:: Material

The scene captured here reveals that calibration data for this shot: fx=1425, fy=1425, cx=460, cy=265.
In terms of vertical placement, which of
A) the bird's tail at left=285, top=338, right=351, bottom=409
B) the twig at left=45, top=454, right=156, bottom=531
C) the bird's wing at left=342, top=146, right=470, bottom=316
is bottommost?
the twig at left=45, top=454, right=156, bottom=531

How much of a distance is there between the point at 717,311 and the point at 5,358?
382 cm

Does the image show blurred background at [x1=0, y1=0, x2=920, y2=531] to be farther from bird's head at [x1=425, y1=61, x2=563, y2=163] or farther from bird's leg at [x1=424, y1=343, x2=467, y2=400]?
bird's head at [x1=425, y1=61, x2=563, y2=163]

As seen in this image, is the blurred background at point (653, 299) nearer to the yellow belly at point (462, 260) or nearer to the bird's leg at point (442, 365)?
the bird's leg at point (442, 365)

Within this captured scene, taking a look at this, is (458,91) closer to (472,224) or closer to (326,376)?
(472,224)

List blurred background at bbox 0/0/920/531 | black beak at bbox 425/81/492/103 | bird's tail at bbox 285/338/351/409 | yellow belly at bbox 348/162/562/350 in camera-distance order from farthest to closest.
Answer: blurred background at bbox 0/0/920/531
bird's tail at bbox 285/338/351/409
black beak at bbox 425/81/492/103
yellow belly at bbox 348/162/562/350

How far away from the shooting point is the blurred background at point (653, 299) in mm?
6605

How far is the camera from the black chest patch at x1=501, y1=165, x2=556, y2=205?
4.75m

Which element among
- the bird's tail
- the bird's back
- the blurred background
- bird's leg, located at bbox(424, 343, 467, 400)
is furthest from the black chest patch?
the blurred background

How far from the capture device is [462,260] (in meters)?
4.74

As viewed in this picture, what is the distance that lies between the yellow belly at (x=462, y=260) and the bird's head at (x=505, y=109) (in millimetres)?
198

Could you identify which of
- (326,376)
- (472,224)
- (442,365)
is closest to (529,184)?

::::

Task instructions: Reproduce all of the rows above, switching each occurrence of "black chest patch" to "dark chest patch" and leaving everything else unchanged.

Task output:
The scene captured here reveals that calibration data for this shot: fx=1425, fy=1425, cx=460, cy=265.
In terms of vertical placement, which of
A) the bird's tail at left=285, top=338, right=351, bottom=409
B) the twig at left=45, top=454, right=156, bottom=531
C) the bird's wing at left=342, top=146, right=470, bottom=316
is bottommost?
the twig at left=45, top=454, right=156, bottom=531

How much of a distance is there between the point at 717,311 and the point at 5,358?
382 cm

Does the image show blurred background at [x1=0, y1=0, x2=920, y2=531] to be farther from bird's head at [x1=425, y1=61, x2=563, y2=163] or farther from bird's leg at [x1=424, y1=343, x2=467, y2=400]?
bird's head at [x1=425, y1=61, x2=563, y2=163]

As seen in this image, is the blurred background at point (653, 299) nearer to the yellow belly at point (462, 260) or nearer to the bird's leg at point (442, 365)?
the bird's leg at point (442, 365)

Within this captured scene, taking a look at this, is (458,91) closer to (472,224) or closer to (326,376)?
(472,224)

List blurred background at bbox 0/0/920/531 | black beak at bbox 425/81/492/103 | bird's tail at bbox 285/338/351/409 | yellow belly at bbox 348/162/562/350 in camera-distance order from farthest to closest.
Answer: blurred background at bbox 0/0/920/531
bird's tail at bbox 285/338/351/409
black beak at bbox 425/81/492/103
yellow belly at bbox 348/162/562/350

How far away from the shooting point is the blurred background at point (653, 299) in mm?
6605

How far is the camera from the dark chest patch at x1=501, y1=165, x2=556, y2=205?
4.75m

Which element among
- the bird's tail
- the bird's back
- the blurred background
- bird's leg, located at bbox(424, 343, 467, 400)
is furthest from the dark chest patch?
the blurred background

How far from the capture device is [462,260] (in meters)?
4.74

As viewed in this picture, what is the distance that lies between the yellow belly at (x=462, y=260) and the bird's head at (x=505, y=109) (in millimetres)?
198

Could you identify which of
- (326,376)
- (472,224)
- (442,365)
is closest to (529,184)?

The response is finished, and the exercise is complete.